M. Joël Bourdin, président, a fait quatre observations relatives à l'environnement international de la France. Il a relevé le poids des contraintes qui pèsent sur la politique économique des grands Etats de la zone euro : la situation dégradée de leurs finances publiques rend difficile le respect du pacte de stabilité et de croissance, et réduit leurs marges de manoeuvre budgétaires. Il s'est inquiété, en second lieu, de la grande faiblesse de l'économie allemande, qui, par son importance au sein de la zone euro, pénalise la croissance de ses partenaires. Il a jugé la politique monétaire menée, par la Banque centrale européenne, trop restrictive. Enfin, il a souligné l'efficacité des mesures de politique économique adoptées aux Etats-Unis, tout en indiquant leurs limites.
M. Joël Bourdin, président, en est ensuite venu à la présentation du deuxième chapitre du rapport, qui expose deux scénarios de moyen terme, l'un d'une croissance de l'économie française au rythme de sa croissance potentielle, soit 2,2 % par an sur la période 2004-2007, le second, plus favorable, où la croissance serait de 3 % par an sur la même période.
Il a précisé la notion de croissance potentielle, en expliquant qu'elle était déterminée par l'évolution des gains de productivité et par le rythme d'augmentation de la population active, et qu'elle correspond au taux de croissance le plus élevé qu'une économie peut soutenir sans qu'apparaissent des tensions inflationnistes. Il a indiqué que la croissance potentielle de l'économie française diminuerait un peu sur la période en raison d'évolutions démographiques défavorables.
Dans le premier scénario, la croissance serait alimentée par une reprise de la consommation et de l'investissement des entreprises. Cette reprise serait financée par une baisse du taux d'épargne des ménages et du taux d'autofinancement des sociétés et par des allègements d'impôts. En revanche, la faible augmentation de la dépense publique et de l'investissement en logement des ménages pèseraient sur la croissance.
Un des enseignements de cette projection est que la croissance du PIB au rythme de la croissance potentielle ne suffirait pas à assurer spontanément une diminution du chômage. Le chômage resterait stable, et élevé, à 9,3 % de la population active, de 2003 à 2007. Ce constat doit nous amener à envisager des réformes structurelles ambitieuses, susceptibles d'élever le niveau de la croissance potentielle de l'économie française. Encourager l'investissement productif, multiplier les incitations au travail et à l'embauche, devraient être des priorités.

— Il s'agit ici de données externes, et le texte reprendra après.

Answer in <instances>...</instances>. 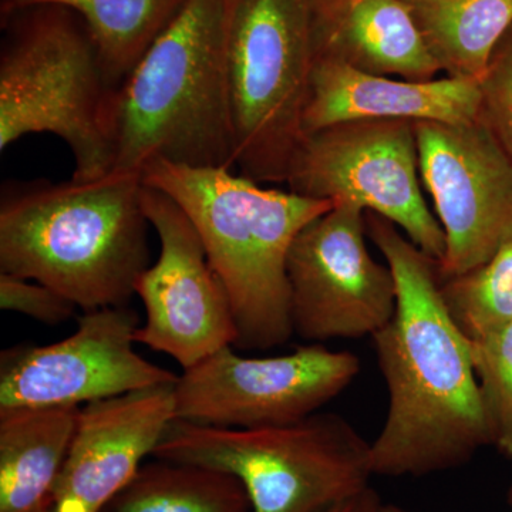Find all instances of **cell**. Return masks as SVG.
<instances>
[{
  "mask_svg": "<svg viewBox=\"0 0 512 512\" xmlns=\"http://www.w3.org/2000/svg\"><path fill=\"white\" fill-rule=\"evenodd\" d=\"M366 229L397 288L393 318L372 336L389 392L370 443L373 473L423 477L466 466L493 437L471 340L448 312L439 264L379 215L366 212Z\"/></svg>",
  "mask_w": 512,
  "mask_h": 512,
  "instance_id": "cell-1",
  "label": "cell"
},
{
  "mask_svg": "<svg viewBox=\"0 0 512 512\" xmlns=\"http://www.w3.org/2000/svg\"><path fill=\"white\" fill-rule=\"evenodd\" d=\"M143 178L9 183L0 198V272L32 279L84 312L128 305L148 268Z\"/></svg>",
  "mask_w": 512,
  "mask_h": 512,
  "instance_id": "cell-2",
  "label": "cell"
},
{
  "mask_svg": "<svg viewBox=\"0 0 512 512\" xmlns=\"http://www.w3.org/2000/svg\"><path fill=\"white\" fill-rule=\"evenodd\" d=\"M235 0H184L121 84L113 170L143 175L156 161L234 168L228 32Z\"/></svg>",
  "mask_w": 512,
  "mask_h": 512,
  "instance_id": "cell-3",
  "label": "cell"
},
{
  "mask_svg": "<svg viewBox=\"0 0 512 512\" xmlns=\"http://www.w3.org/2000/svg\"><path fill=\"white\" fill-rule=\"evenodd\" d=\"M143 183L177 202L231 302L237 348L266 350L293 335L288 255L306 225L333 202L265 188L229 168L156 161Z\"/></svg>",
  "mask_w": 512,
  "mask_h": 512,
  "instance_id": "cell-4",
  "label": "cell"
},
{
  "mask_svg": "<svg viewBox=\"0 0 512 512\" xmlns=\"http://www.w3.org/2000/svg\"><path fill=\"white\" fill-rule=\"evenodd\" d=\"M2 23L0 151L28 134L50 133L72 151V180L110 174L119 89L86 23L59 6L20 10Z\"/></svg>",
  "mask_w": 512,
  "mask_h": 512,
  "instance_id": "cell-5",
  "label": "cell"
},
{
  "mask_svg": "<svg viewBox=\"0 0 512 512\" xmlns=\"http://www.w3.org/2000/svg\"><path fill=\"white\" fill-rule=\"evenodd\" d=\"M153 457L237 477L252 512H326L365 491L375 476L369 441L335 413L262 429L175 419Z\"/></svg>",
  "mask_w": 512,
  "mask_h": 512,
  "instance_id": "cell-6",
  "label": "cell"
},
{
  "mask_svg": "<svg viewBox=\"0 0 512 512\" xmlns=\"http://www.w3.org/2000/svg\"><path fill=\"white\" fill-rule=\"evenodd\" d=\"M318 56L316 0H235L227 59L239 174L286 183Z\"/></svg>",
  "mask_w": 512,
  "mask_h": 512,
  "instance_id": "cell-7",
  "label": "cell"
},
{
  "mask_svg": "<svg viewBox=\"0 0 512 512\" xmlns=\"http://www.w3.org/2000/svg\"><path fill=\"white\" fill-rule=\"evenodd\" d=\"M286 184L303 197L383 217L437 264L446 255V235L421 191L413 121H345L305 134Z\"/></svg>",
  "mask_w": 512,
  "mask_h": 512,
  "instance_id": "cell-8",
  "label": "cell"
},
{
  "mask_svg": "<svg viewBox=\"0 0 512 512\" xmlns=\"http://www.w3.org/2000/svg\"><path fill=\"white\" fill-rule=\"evenodd\" d=\"M359 372L352 352L322 343L272 357L241 356L227 346L178 376L175 419L224 429L286 426L318 413Z\"/></svg>",
  "mask_w": 512,
  "mask_h": 512,
  "instance_id": "cell-9",
  "label": "cell"
},
{
  "mask_svg": "<svg viewBox=\"0 0 512 512\" xmlns=\"http://www.w3.org/2000/svg\"><path fill=\"white\" fill-rule=\"evenodd\" d=\"M366 211L333 205L299 232L288 255L293 332L311 343L359 339L384 328L396 311L389 265L366 247Z\"/></svg>",
  "mask_w": 512,
  "mask_h": 512,
  "instance_id": "cell-10",
  "label": "cell"
},
{
  "mask_svg": "<svg viewBox=\"0 0 512 512\" xmlns=\"http://www.w3.org/2000/svg\"><path fill=\"white\" fill-rule=\"evenodd\" d=\"M414 130L421 183L446 235L441 279L466 274L512 239V157L481 117Z\"/></svg>",
  "mask_w": 512,
  "mask_h": 512,
  "instance_id": "cell-11",
  "label": "cell"
},
{
  "mask_svg": "<svg viewBox=\"0 0 512 512\" xmlns=\"http://www.w3.org/2000/svg\"><path fill=\"white\" fill-rule=\"evenodd\" d=\"M140 318L128 305L84 312L69 338L0 355V409L83 407L121 394L170 386L178 376L134 349Z\"/></svg>",
  "mask_w": 512,
  "mask_h": 512,
  "instance_id": "cell-12",
  "label": "cell"
},
{
  "mask_svg": "<svg viewBox=\"0 0 512 512\" xmlns=\"http://www.w3.org/2000/svg\"><path fill=\"white\" fill-rule=\"evenodd\" d=\"M143 207L157 232L160 255L137 281L146 320L134 339L185 370L237 345L234 313L200 235L177 202L143 183Z\"/></svg>",
  "mask_w": 512,
  "mask_h": 512,
  "instance_id": "cell-13",
  "label": "cell"
},
{
  "mask_svg": "<svg viewBox=\"0 0 512 512\" xmlns=\"http://www.w3.org/2000/svg\"><path fill=\"white\" fill-rule=\"evenodd\" d=\"M175 420L174 384L80 407L53 512H104L133 481Z\"/></svg>",
  "mask_w": 512,
  "mask_h": 512,
  "instance_id": "cell-14",
  "label": "cell"
},
{
  "mask_svg": "<svg viewBox=\"0 0 512 512\" xmlns=\"http://www.w3.org/2000/svg\"><path fill=\"white\" fill-rule=\"evenodd\" d=\"M476 80L444 77L427 82L389 79L318 56L303 113L305 134L345 121L407 120L470 123L480 117Z\"/></svg>",
  "mask_w": 512,
  "mask_h": 512,
  "instance_id": "cell-15",
  "label": "cell"
},
{
  "mask_svg": "<svg viewBox=\"0 0 512 512\" xmlns=\"http://www.w3.org/2000/svg\"><path fill=\"white\" fill-rule=\"evenodd\" d=\"M316 12L319 56L410 82H427L441 72L404 0H343Z\"/></svg>",
  "mask_w": 512,
  "mask_h": 512,
  "instance_id": "cell-16",
  "label": "cell"
},
{
  "mask_svg": "<svg viewBox=\"0 0 512 512\" xmlns=\"http://www.w3.org/2000/svg\"><path fill=\"white\" fill-rule=\"evenodd\" d=\"M80 407L0 409V512L52 507Z\"/></svg>",
  "mask_w": 512,
  "mask_h": 512,
  "instance_id": "cell-17",
  "label": "cell"
},
{
  "mask_svg": "<svg viewBox=\"0 0 512 512\" xmlns=\"http://www.w3.org/2000/svg\"><path fill=\"white\" fill-rule=\"evenodd\" d=\"M441 72L476 80L512 26V0H404Z\"/></svg>",
  "mask_w": 512,
  "mask_h": 512,
  "instance_id": "cell-18",
  "label": "cell"
},
{
  "mask_svg": "<svg viewBox=\"0 0 512 512\" xmlns=\"http://www.w3.org/2000/svg\"><path fill=\"white\" fill-rule=\"evenodd\" d=\"M184 0H0L2 19L36 6L79 15L92 33L111 84L120 89Z\"/></svg>",
  "mask_w": 512,
  "mask_h": 512,
  "instance_id": "cell-19",
  "label": "cell"
},
{
  "mask_svg": "<svg viewBox=\"0 0 512 512\" xmlns=\"http://www.w3.org/2000/svg\"><path fill=\"white\" fill-rule=\"evenodd\" d=\"M109 508L110 512H252L247 490L237 477L158 458L141 467Z\"/></svg>",
  "mask_w": 512,
  "mask_h": 512,
  "instance_id": "cell-20",
  "label": "cell"
},
{
  "mask_svg": "<svg viewBox=\"0 0 512 512\" xmlns=\"http://www.w3.org/2000/svg\"><path fill=\"white\" fill-rule=\"evenodd\" d=\"M451 318L470 340L512 323V239L485 264L441 279Z\"/></svg>",
  "mask_w": 512,
  "mask_h": 512,
  "instance_id": "cell-21",
  "label": "cell"
},
{
  "mask_svg": "<svg viewBox=\"0 0 512 512\" xmlns=\"http://www.w3.org/2000/svg\"><path fill=\"white\" fill-rule=\"evenodd\" d=\"M471 353L493 447L512 464V323L471 340Z\"/></svg>",
  "mask_w": 512,
  "mask_h": 512,
  "instance_id": "cell-22",
  "label": "cell"
},
{
  "mask_svg": "<svg viewBox=\"0 0 512 512\" xmlns=\"http://www.w3.org/2000/svg\"><path fill=\"white\" fill-rule=\"evenodd\" d=\"M478 84L480 117L512 157V26L495 46Z\"/></svg>",
  "mask_w": 512,
  "mask_h": 512,
  "instance_id": "cell-23",
  "label": "cell"
},
{
  "mask_svg": "<svg viewBox=\"0 0 512 512\" xmlns=\"http://www.w3.org/2000/svg\"><path fill=\"white\" fill-rule=\"evenodd\" d=\"M0 308L55 326L72 318L77 306L49 286L0 272Z\"/></svg>",
  "mask_w": 512,
  "mask_h": 512,
  "instance_id": "cell-24",
  "label": "cell"
},
{
  "mask_svg": "<svg viewBox=\"0 0 512 512\" xmlns=\"http://www.w3.org/2000/svg\"><path fill=\"white\" fill-rule=\"evenodd\" d=\"M383 501L372 487L326 512H382Z\"/></svg>",
  "mask_w": 512,
  "mask_h": 512,
  "instance_id": "cell-25",
  "label": "cell"
},
{
  "mask_svg": "<svg viewBox=\"0 0 512 512\" xmlns=\"http://www.w3.org/2000/svg\"><path fill=\"white\" fill-rule=\"evenodd\" d=\"M382 512H413V511L407 510V508L400 507V505L384 503Z\"/></svg>",
  "mask_w": 512,
  "mask_h": 512,
  "instance_id": "cell-26",
  "label": "cell"
},
{
  "mask_svg": "<svg viewBox=\"0 0 512 512\" xmlns=\"http://www.w3.org/2000/svg\"><path fill=\"white\" fill-rule=\"evenodd\" d=\"M340 2H343V0H316V5H318L319 9H325L338 5Z\"/></svg>",
  "mask_w": 512,
  "mask_h": 512,
  "instance_id": "cell-27",
  "label": "cell"
},
{
  "mask_svg": "<svg viewBox=\"0 0 512 512\" xmlns=\"http://www.w3.org/2000/svg\"><path fill=\"white\" fill-rule=\"evenodd\" d=\"M507 498H508V505H510L511 510H512V481H511V484H510V488H508Z\"/></svg>",
  "mask_w": 512,
  "mask_h": 512,
  "instance_id": "cell-28",
  "label": "cell"
},
{
  "mask_svg": "<svg viewBox=\"0 0 512 512\" xmlns=\"http://www.w3.org/2000/svg\"><path fill=\"white\" fill-rule=\"evenodd\" d=\"M45 512H53L52 507H50L49 510H47Z\"/></svg>",
  "mask_w": 512,
  "mask_h": 512,
  "instance_id": "cell-29",
  "label": "cell"
}]
</instances>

Le deuxième scénario, plus favorable, est fondé sur une hypothèse de croissance du PIB de 3 % par an sur 2003-2007. Sa réalisation suppose une progression de la consommation et de l'investissement plus dynamique que dans le scénario précédent. Elle pourrait être financée par une baisse plus prononcée du taux d'épargne des ménages et du taux d'autofinancement des sociétés. L'endettement des sociétés s'accroîtrait.
La croissance s'accompagnerait de créations d'emplois nombreuses qui entraîneraient une forte baisse du chômage. Le taux de chômage reviendrait de 9,3 % à 6,8 % de la population active entre 2003 et 2007. L'inflation resterait stable.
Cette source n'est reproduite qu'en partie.